Uit Wikipedia, de vrije encyclopedie
De Cock en het roodzijden nachthemd
Land Nederland
Taal Nederlands
Genre detective
Uitgever De Fontein
Uitgegeven 1995
Pagina's 135
ISBN 90 261 0832 x
Portaal  Portaalicoon   Literatuur

De Cock en het roodzijden nachthemd is het vierenveertigste deel van de De Cock-serie.

Verhaal[bewerken | brontekst bewerken]

Leeswaarschuwing: Onderstaande tekst bevat details over de inhoud of de afloop van het verhaal.

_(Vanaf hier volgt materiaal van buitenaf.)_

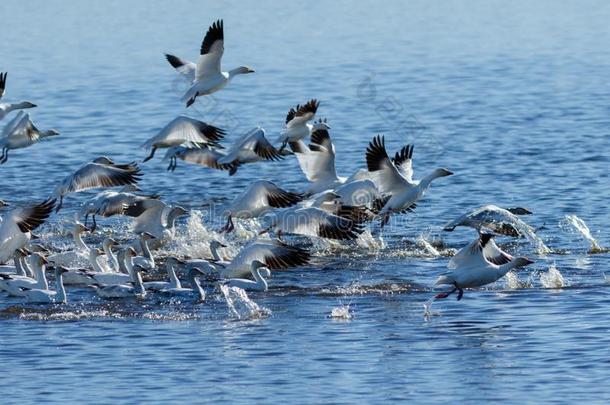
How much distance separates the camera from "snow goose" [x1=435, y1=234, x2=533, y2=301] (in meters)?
14.8

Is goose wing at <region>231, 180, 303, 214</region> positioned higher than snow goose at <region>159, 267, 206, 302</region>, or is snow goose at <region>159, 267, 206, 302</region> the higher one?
goose wing at <region>231, 180, 303, 214</region>

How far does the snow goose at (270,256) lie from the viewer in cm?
1620

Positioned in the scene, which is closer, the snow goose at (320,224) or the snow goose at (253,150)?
the snow goose at (320,224)

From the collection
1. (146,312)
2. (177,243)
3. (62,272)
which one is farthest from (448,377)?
(177,243)

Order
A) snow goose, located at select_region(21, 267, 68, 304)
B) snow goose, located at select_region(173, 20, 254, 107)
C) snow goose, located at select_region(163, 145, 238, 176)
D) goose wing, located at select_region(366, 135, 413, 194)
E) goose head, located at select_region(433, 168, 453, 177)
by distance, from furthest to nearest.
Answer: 1. snow goose, located at select_region(163, 145, 238, 176)
2. snow goose, located at select_region(173, 20, 254, 107)
3. goose head, located at select_region(433, 168, 453, 177)
4. goose wing, located at select_region(366, 135, 413, 194)
5. snow goose, located at select_region(21, 267, 68, 304)

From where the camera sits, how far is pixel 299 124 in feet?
60.7

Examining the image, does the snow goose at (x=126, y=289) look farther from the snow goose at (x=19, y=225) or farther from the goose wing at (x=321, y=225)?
the goose wing at (x=321, y=225)

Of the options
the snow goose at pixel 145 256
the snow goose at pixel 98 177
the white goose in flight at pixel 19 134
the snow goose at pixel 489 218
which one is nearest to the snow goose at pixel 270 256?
the snow goose at pixel 145 256

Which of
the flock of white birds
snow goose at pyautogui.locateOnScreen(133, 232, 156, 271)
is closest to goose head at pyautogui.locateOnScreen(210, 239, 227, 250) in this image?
the flock of white birds

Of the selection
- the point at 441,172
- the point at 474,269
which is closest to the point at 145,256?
the point at 441,172

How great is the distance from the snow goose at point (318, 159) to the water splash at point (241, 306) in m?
3.89

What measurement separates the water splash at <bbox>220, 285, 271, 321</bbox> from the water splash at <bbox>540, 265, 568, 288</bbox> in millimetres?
3011

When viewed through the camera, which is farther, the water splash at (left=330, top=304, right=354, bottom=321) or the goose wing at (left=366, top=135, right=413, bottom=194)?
the goose wing at (left=366, top=135, right=413, bottom=194)

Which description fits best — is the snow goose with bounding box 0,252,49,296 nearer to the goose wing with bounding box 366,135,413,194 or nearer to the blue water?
the blue water
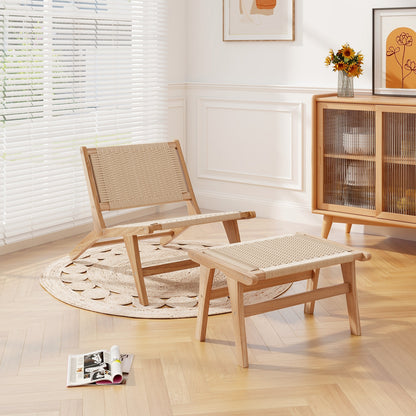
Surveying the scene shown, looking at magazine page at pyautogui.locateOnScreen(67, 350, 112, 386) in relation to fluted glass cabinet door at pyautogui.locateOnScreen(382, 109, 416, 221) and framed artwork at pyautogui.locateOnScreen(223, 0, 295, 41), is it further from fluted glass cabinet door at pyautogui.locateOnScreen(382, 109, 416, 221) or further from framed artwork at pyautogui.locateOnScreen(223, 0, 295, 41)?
framed artwork at pyautogui.locateOnScreen(223, 0, 295, 41)

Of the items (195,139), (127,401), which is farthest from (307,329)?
(195,139)

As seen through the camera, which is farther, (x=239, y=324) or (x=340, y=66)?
(x=340, y=66)

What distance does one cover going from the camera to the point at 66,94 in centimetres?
512

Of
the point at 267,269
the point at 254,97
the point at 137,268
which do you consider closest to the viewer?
the point at 267,269

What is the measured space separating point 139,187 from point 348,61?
5.45ft

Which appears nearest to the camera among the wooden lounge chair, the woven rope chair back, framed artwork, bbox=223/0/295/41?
the wooden lounge chair

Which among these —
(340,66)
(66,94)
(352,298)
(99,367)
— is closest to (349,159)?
(340,66)

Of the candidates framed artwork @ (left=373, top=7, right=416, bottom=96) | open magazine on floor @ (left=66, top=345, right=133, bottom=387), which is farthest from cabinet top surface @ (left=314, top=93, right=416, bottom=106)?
open magazine on floor @ (left=66, top=345, right=133, bottom=387)

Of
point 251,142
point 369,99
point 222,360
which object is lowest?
point 222,360

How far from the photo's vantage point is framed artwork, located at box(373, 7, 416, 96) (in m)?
4.78

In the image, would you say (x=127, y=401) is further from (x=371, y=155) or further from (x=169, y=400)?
(x=371, y=155)

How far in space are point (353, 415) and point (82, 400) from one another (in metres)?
0.99

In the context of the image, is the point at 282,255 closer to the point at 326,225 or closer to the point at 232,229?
the point at 232,229

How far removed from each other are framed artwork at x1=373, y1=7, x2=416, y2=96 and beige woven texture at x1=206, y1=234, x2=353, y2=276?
74.6 inches
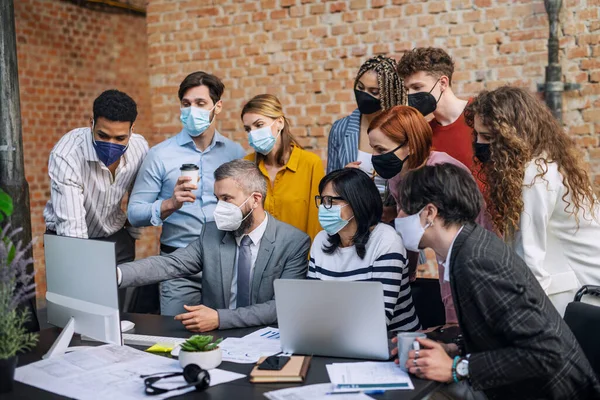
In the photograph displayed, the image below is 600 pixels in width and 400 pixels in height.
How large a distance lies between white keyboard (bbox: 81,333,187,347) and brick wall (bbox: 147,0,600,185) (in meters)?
3.16

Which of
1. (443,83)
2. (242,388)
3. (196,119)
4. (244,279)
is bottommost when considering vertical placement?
(242,388)

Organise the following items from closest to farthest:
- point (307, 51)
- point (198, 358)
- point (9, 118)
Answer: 1. point (198, 358)
2. point (9, 118)
3. point (307, 51)

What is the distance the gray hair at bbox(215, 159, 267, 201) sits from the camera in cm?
330

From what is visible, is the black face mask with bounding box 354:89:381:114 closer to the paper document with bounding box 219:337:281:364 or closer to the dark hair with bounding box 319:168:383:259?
the dark hair with bounding box 319:168:383:259

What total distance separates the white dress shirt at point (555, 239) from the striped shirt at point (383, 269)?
1.58ft

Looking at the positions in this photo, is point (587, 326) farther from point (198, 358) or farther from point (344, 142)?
point (344, 142)

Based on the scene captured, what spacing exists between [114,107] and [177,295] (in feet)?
3.20

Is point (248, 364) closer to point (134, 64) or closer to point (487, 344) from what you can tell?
point (487, 344)

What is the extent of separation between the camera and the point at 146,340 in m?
2.71

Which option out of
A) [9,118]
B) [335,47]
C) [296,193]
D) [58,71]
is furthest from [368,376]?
[58,71]

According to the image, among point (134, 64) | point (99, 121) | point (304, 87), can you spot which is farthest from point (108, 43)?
point (99, 121)

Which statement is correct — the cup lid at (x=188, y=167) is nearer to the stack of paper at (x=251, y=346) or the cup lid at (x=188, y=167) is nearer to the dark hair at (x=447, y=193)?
the stack of paper at (x=251, y=346)

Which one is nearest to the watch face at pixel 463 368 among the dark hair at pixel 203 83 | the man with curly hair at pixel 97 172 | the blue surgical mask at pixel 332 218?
the blue surgical mask at pixel 332 218

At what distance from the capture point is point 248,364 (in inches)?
95.0
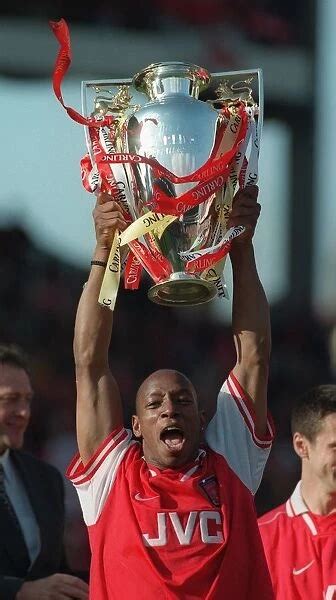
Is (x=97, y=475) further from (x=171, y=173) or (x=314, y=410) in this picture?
(x=314, y=410)

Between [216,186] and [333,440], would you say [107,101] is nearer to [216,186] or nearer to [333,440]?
[216,186]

Rechercheur De Cock van het politiebureau Warmoesstraat kijkt ontevreden naar zijn uitpuilende bovenste bureaulade. Door de vele moordonderzoeken zijn de afhandeling van andere strafzaken in de versukkeling geraakt. Dick Vledder spoort hem aan dit administratieve werk gewoon aan te pakken, maar De Cock worstelt nu eenmaal met zijn elektrische schrijfmachine. Hij gaat een briefschrijfster bezoeken, Yolanda van Zelhem, die is opgenomen in het Antoni van Leeuwenhoek Ziekenhuis. De vrouw is stervende en schrijft tegenover de welbekende rechercheur haar geweten te willen ontlasten. De Cock kent haar van jaren terug toen er sprake was van diefstal in haar bejaardentehuis Avondzon. Onderweg in de auto citeert De Cock uit het ochtendblad waarin de officier van justitie Mr. Medhuizen door journalist Pieter van Vlietland wordt beschuldigd van een drievoudige moord. De lichamen van mevrouw Stoffels haar vriend Schuitema en haar kleindochter Mariska zijn op last van de OvJ uit hun futuristische koelruimte verwijderd en in Medemblik begraven.[1] In het ziekenhuis blijkt dat Yolanda inmiddels is overleden. Sabrine Achterbroek, bestuurslid van de Stichting Avondzon en daarmee haar werkgever, meldt dat ze de vorige avond nog een geheimzinnig bezoek had gehad van een onbekende man.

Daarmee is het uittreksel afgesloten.